→ **What you will do**:
Filter the entries for the word "marking". Copy each line that has it.
- Opening Delimiter -
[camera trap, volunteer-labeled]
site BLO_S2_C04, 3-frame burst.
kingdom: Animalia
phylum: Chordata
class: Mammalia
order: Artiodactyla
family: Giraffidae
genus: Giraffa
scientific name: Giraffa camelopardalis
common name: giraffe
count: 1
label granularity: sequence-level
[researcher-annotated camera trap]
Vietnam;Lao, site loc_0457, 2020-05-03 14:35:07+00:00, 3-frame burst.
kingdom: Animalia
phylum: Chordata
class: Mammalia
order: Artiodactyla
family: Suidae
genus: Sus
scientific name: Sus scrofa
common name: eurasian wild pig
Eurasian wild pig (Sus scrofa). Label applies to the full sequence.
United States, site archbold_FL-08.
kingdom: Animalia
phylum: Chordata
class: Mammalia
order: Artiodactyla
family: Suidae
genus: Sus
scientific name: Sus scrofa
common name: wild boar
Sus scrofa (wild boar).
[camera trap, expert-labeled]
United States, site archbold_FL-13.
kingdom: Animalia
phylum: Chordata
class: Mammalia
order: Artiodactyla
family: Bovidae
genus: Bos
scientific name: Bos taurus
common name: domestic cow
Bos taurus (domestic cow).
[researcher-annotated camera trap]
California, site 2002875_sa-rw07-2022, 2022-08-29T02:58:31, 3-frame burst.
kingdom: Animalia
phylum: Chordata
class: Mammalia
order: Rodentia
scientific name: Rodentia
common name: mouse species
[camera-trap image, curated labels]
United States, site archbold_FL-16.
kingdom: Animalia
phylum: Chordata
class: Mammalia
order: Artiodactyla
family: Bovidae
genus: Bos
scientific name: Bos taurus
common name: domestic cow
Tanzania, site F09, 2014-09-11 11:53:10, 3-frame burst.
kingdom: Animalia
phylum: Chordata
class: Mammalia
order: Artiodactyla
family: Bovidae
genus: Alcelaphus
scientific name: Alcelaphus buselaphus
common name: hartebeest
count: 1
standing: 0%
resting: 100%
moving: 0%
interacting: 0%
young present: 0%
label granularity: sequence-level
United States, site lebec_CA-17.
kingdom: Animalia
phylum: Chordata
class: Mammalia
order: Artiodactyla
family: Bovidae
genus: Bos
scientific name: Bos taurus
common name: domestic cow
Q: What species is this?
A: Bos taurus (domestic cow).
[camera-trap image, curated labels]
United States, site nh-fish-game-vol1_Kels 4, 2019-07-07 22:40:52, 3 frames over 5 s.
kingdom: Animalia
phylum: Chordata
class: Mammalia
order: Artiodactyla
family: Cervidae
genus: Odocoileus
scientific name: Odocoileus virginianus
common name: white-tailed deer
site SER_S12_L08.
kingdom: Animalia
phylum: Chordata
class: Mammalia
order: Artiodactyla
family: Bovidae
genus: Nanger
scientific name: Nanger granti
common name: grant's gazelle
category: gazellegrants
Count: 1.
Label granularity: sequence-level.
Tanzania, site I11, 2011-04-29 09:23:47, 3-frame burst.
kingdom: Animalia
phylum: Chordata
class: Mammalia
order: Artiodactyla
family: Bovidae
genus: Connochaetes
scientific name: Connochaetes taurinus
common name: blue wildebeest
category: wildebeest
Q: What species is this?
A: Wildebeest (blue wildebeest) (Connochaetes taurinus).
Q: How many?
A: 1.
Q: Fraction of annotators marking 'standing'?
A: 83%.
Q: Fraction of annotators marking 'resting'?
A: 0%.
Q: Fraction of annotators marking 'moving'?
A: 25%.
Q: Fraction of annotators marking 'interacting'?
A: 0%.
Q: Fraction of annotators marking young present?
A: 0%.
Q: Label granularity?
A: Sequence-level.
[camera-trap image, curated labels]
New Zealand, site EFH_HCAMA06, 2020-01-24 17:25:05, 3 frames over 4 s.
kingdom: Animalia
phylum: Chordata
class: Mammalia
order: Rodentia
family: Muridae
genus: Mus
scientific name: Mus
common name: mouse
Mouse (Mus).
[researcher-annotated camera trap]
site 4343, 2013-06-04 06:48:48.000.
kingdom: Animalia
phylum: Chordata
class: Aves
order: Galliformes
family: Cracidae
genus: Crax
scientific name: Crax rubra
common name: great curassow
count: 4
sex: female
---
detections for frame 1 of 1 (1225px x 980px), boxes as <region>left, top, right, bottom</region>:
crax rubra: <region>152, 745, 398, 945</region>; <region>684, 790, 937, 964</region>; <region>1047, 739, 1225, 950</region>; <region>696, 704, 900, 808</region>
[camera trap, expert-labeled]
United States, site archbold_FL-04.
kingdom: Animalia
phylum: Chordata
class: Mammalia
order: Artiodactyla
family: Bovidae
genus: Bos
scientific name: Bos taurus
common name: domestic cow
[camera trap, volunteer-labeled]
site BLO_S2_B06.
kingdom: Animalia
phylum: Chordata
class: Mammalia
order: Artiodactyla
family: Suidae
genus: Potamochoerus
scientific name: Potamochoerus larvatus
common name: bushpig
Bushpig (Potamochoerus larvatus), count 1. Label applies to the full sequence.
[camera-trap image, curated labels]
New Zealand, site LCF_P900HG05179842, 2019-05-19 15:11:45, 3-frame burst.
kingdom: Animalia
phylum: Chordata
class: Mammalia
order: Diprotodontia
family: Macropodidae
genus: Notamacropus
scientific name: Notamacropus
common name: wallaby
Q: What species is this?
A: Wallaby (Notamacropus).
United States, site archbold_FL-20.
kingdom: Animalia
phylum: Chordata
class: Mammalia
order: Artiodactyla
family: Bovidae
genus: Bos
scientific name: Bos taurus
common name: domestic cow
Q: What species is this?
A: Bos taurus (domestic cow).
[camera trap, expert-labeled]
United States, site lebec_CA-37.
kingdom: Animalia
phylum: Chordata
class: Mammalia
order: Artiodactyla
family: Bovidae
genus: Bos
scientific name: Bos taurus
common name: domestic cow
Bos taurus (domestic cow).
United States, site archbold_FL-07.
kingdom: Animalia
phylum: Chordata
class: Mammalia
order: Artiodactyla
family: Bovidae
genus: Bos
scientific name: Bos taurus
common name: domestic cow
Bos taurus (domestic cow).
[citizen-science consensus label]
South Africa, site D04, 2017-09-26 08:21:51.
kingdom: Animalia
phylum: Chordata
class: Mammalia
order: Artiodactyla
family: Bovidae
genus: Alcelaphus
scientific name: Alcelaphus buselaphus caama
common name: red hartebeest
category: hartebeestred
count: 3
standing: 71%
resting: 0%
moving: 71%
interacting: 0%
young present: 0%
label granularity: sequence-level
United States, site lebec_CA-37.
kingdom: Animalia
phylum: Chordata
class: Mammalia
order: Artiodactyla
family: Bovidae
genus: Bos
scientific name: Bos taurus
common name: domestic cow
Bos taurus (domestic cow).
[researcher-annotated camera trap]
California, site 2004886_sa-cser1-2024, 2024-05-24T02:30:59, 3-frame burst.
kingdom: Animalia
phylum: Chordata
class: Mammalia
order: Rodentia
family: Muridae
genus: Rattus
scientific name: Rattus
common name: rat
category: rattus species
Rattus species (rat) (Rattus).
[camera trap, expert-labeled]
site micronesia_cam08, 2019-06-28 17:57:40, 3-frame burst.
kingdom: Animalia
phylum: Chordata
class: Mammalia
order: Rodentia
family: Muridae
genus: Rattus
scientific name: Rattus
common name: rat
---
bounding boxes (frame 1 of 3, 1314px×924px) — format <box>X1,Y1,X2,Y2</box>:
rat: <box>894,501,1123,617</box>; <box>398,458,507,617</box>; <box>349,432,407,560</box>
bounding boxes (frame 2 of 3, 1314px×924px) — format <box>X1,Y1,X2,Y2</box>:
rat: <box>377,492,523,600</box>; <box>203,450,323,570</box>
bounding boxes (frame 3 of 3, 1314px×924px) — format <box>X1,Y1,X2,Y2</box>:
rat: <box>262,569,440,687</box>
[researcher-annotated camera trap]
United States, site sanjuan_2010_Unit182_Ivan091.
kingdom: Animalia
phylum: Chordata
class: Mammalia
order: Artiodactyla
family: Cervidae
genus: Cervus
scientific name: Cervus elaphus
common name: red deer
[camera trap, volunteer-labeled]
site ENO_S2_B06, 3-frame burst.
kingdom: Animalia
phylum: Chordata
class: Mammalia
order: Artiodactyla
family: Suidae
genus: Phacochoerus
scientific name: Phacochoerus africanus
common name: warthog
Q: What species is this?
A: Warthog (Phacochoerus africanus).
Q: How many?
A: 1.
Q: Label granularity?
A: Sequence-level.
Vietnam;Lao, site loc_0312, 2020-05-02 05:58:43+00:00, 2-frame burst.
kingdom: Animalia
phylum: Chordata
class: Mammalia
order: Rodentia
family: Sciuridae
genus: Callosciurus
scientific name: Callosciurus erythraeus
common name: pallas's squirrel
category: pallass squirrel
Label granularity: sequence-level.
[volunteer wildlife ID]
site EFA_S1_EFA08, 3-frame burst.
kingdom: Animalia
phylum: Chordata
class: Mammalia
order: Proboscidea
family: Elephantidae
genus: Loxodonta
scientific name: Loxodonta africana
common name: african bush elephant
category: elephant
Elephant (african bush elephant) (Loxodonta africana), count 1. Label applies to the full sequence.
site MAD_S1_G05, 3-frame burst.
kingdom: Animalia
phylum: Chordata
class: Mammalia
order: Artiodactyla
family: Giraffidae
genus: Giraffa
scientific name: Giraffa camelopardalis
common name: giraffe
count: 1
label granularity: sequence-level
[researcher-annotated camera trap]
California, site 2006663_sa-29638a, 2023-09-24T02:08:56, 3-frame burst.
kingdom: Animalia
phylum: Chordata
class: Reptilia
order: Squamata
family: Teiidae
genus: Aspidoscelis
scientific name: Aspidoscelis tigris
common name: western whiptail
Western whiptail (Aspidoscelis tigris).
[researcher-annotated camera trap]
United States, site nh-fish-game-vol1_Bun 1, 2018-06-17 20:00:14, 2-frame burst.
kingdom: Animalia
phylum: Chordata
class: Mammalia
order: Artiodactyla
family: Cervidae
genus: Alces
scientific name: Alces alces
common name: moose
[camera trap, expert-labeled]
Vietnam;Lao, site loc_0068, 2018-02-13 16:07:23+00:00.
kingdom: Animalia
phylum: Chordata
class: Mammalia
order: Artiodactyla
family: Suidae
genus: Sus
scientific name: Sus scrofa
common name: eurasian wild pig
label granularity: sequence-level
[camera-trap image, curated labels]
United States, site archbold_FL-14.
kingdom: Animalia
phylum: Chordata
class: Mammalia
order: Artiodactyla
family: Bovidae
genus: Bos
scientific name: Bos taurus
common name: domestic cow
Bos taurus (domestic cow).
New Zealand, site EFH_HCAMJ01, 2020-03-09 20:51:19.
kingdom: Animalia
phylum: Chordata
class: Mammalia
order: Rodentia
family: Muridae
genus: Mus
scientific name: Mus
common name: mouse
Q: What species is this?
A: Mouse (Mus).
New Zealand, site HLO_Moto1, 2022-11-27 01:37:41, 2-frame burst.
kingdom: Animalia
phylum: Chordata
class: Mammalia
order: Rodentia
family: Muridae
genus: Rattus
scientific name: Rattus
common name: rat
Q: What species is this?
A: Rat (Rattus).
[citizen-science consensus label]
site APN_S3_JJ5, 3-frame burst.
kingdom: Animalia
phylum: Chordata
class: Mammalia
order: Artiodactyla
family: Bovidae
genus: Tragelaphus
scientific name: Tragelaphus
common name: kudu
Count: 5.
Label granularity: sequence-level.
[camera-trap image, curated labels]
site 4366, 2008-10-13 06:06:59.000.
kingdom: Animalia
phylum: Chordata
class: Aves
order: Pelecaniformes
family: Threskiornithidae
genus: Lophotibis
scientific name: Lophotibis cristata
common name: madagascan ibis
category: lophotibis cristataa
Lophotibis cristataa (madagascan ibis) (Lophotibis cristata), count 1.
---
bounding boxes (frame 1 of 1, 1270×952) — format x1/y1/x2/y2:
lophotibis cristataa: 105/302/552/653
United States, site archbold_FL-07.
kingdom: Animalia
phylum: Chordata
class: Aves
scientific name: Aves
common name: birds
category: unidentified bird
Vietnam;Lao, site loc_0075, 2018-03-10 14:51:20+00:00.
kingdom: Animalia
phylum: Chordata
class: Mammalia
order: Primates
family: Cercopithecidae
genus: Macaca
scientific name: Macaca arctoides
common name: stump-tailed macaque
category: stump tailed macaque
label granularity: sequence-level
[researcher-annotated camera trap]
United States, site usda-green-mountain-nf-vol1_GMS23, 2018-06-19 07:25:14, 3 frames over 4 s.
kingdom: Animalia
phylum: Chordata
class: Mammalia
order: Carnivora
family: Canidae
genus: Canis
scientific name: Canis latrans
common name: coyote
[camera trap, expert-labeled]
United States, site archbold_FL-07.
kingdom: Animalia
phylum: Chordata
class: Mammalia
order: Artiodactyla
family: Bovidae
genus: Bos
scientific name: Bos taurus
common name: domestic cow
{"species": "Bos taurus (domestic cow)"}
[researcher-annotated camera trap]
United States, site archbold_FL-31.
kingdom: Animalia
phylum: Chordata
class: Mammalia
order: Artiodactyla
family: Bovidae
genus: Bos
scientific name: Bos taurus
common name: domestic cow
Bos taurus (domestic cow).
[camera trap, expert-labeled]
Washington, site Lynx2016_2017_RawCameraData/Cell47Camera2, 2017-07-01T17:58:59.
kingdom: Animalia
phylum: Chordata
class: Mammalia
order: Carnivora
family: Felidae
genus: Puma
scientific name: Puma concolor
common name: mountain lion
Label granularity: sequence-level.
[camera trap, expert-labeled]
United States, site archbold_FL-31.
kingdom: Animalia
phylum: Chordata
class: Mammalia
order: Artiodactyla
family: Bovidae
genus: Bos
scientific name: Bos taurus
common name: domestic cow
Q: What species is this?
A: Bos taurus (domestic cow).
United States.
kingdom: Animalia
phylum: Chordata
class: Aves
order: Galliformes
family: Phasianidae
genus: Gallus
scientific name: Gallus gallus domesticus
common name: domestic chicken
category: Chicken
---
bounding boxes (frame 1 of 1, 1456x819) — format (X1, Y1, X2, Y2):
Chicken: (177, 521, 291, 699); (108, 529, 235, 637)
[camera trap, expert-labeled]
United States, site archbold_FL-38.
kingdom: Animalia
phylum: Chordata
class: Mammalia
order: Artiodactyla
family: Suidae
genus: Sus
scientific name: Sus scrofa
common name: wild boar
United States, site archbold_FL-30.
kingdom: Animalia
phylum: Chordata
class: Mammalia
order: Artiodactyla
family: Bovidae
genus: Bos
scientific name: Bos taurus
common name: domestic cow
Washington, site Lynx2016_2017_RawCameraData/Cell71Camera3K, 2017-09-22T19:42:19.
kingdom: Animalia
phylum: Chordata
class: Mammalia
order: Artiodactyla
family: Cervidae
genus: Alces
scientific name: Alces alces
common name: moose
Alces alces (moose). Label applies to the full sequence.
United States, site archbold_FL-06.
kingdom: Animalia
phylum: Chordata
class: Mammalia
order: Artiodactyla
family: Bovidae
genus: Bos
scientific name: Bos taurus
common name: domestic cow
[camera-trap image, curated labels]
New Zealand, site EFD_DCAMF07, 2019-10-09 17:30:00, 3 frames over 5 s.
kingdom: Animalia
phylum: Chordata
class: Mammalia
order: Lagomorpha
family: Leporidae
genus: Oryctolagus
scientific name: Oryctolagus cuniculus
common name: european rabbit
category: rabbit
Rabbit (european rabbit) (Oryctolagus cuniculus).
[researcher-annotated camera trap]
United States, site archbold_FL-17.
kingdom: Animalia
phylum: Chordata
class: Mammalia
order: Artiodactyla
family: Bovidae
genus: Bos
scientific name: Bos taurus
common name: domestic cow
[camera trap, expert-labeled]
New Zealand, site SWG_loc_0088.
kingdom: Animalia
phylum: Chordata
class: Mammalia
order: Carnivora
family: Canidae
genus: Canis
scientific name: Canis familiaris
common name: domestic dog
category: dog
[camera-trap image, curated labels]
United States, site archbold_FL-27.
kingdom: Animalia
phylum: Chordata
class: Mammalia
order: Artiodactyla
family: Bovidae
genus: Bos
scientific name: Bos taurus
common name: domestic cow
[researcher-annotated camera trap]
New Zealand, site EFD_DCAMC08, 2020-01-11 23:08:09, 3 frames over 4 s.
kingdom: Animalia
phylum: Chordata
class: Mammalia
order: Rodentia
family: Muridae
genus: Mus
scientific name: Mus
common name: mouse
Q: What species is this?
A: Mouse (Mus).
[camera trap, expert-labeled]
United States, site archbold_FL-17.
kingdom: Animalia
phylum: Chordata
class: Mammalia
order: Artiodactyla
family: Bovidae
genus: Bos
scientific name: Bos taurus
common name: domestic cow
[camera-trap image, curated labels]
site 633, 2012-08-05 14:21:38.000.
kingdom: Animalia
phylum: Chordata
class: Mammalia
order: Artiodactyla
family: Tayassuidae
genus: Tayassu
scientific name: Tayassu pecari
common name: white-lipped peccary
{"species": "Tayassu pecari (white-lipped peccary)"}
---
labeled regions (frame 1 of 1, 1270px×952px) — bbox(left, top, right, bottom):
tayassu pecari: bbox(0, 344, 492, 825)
- Closing Delimiter -
→ **Answer**:
Q: Fraction of annotators marking 'standing'?
Q: Fraction of annotators marking 'resting'?
Q: Fraction of annotators marking 'moving'?
Q: Fraction of annotators marking 'interacting'?
Q: Fraction of annotators marking young present?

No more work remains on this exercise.